> Work to be completed: Return the full listing unchanged, apart from leaving out its images.

> Supplied material:
┌──
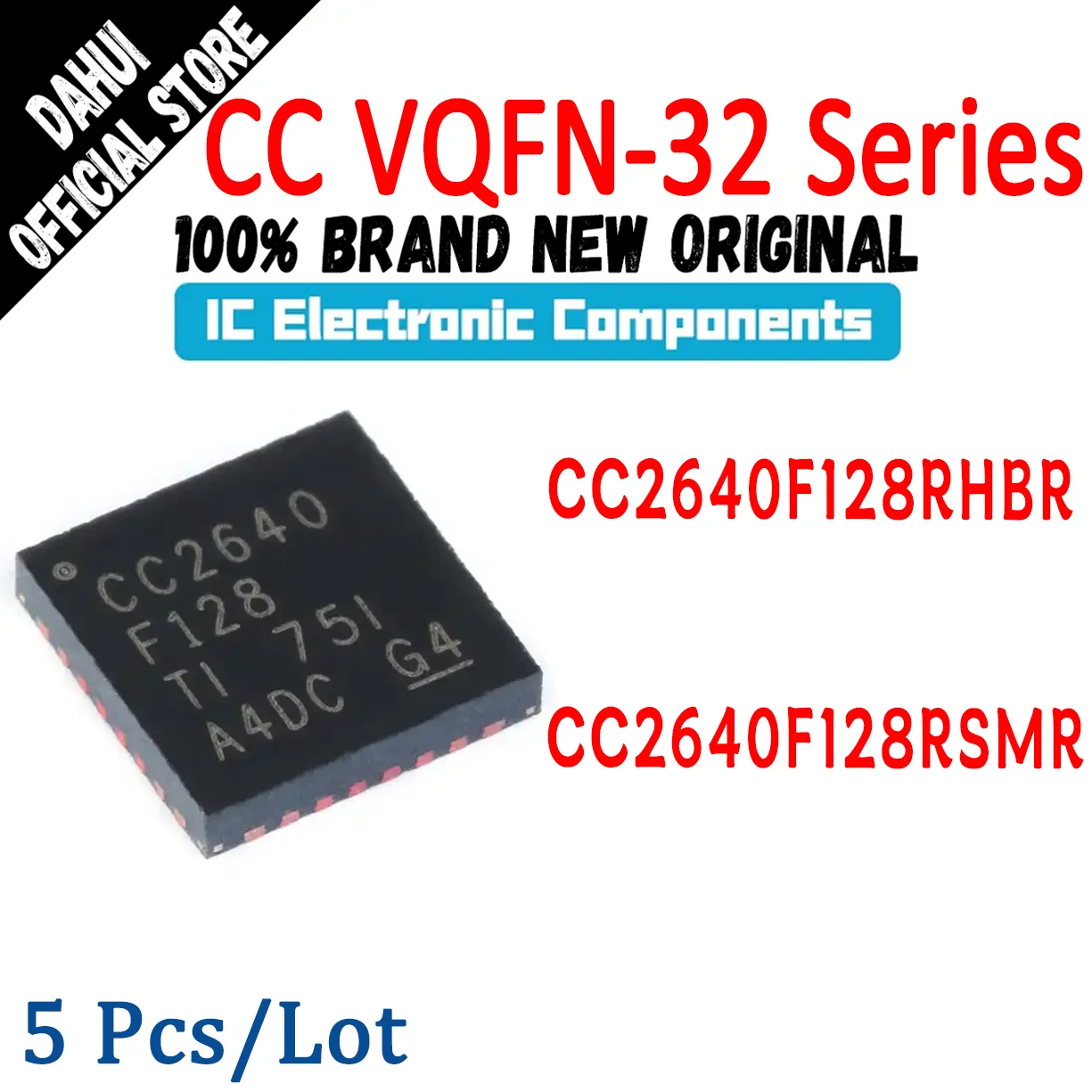 

CC2640F128RHBR CC2640F128RSMR CC2640F128RH CC2640F128RS CC2640F128 CC2640F CC2640 CC IC Chip VQFN-32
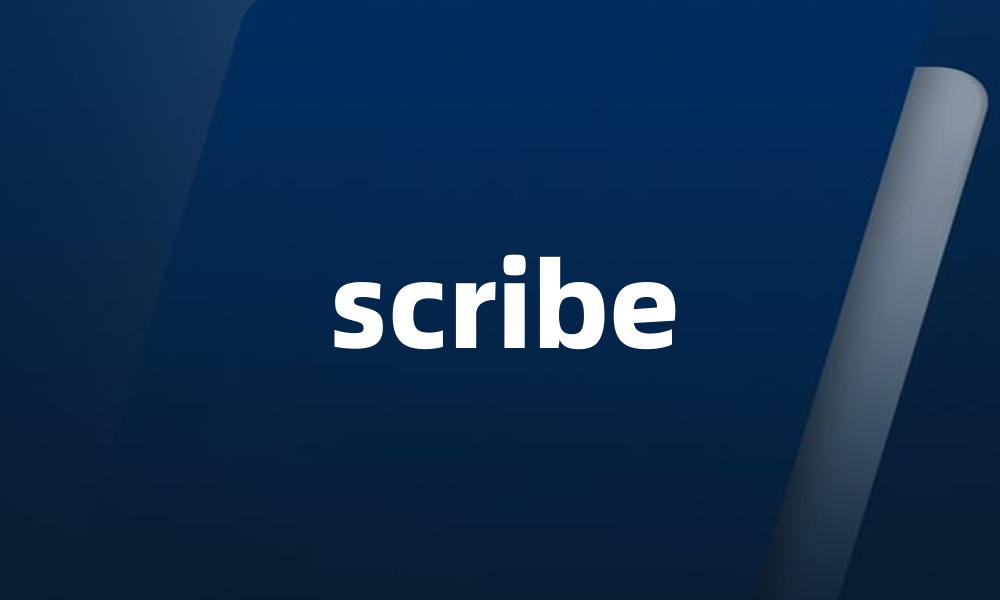 scribe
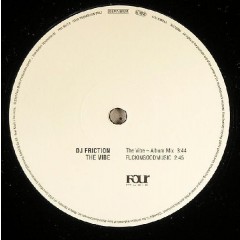 DJ Friction - The Vibe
└──
> Answer to this task:
CC2640F128RHBR CC2640F128RSMR CC2640F128RH CC2640F128RS CC2640F128 CC2640F CC2640 CC IC Chip VQFN-32
 scribe
 DJ Friction - The Vibe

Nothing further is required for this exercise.